■ Предоставленный текст:
Интервью с американским философом-социологом Стивом Фуллером аффилированным с Институтом Этики и Новых Технологий, который был создан Ником Бостоном, основателем трансгуманизма.
Интервьюировал Хэнк Пелисер, управляющий директор Института Этики и Новых Технологий.
Опубликовано 5 сентября 2015 года. Интервью примечательно тем, что выявляет элитарную (в плохом смысле) сущность такого вроде бы маргинального течения как Трансгуманизм. Оригинал на английском на сайте Института: http://ieet.org/index.php/IEET/more/pellissier20150905
Хэнк Пелисер: Трансгуманисты часто недооценивают перенаселение в качестве серьезной проблемы. Возможно, многие просто принимают точку зрения Макса Мора, которая была выражена в эссе «Долгожительство без перенаселения» опубликованном в 2005 году. Я тоже повинен в этой мимикрии. В 2009 году я поддержал эту точку зрения в своей статье «Размножаться или не размножаться».
С тех пор я полностью пересмотрел свое мнение. Две недели назад, я выразил свою озабоченность в статье для Института этических технологий «Рост населения Африки: 5,6 биллионов к 2100 году – это катастрофа?». ООН прогнозирует рост населения до 11 биллионов к 2100 году. Я считаю это глобальным бедствием, над борьбой с которым трансгуманисты должны трудиться.

■ Цель задания A:
Перескажите короче абзац интервью, начинающийся словами «Хэнк Пелисер: Трансгуманисты часто недооценивают», сохранив его главные факты.
■ Цель задания B:
Перечислите все названия эссе и статей, приведенные в интервью в кавычках.

■ Предоставленные данные:
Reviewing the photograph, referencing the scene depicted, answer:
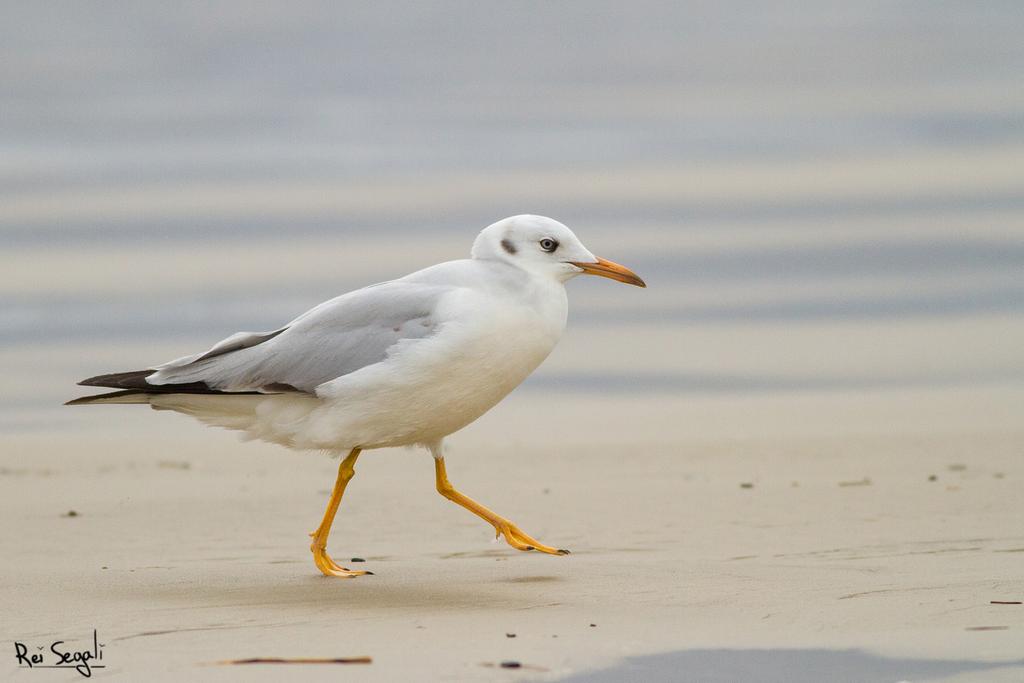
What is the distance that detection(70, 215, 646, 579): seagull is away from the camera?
6.02 m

■ Ответ на задание A:
Хэнк Пелисер отмечает, что трансгуманисты нередко недооценивают перенаселение как серьезную проблему. Возможно, они разделяют взгляд Макса Мора из эссе «Долгожительство без перенаселения» 2005 года. Пелисер признает, что и сам поддержал эту позицию в статье «Размножаться или не размножаться» 2009 года.

■ Ответ на задание B:
- «Долгожительство без перенаселения»
- «Размножаться или не размножаться»
- «Рост населения Африки: 5,6 биллионов к 2100 году – это катастрофа?»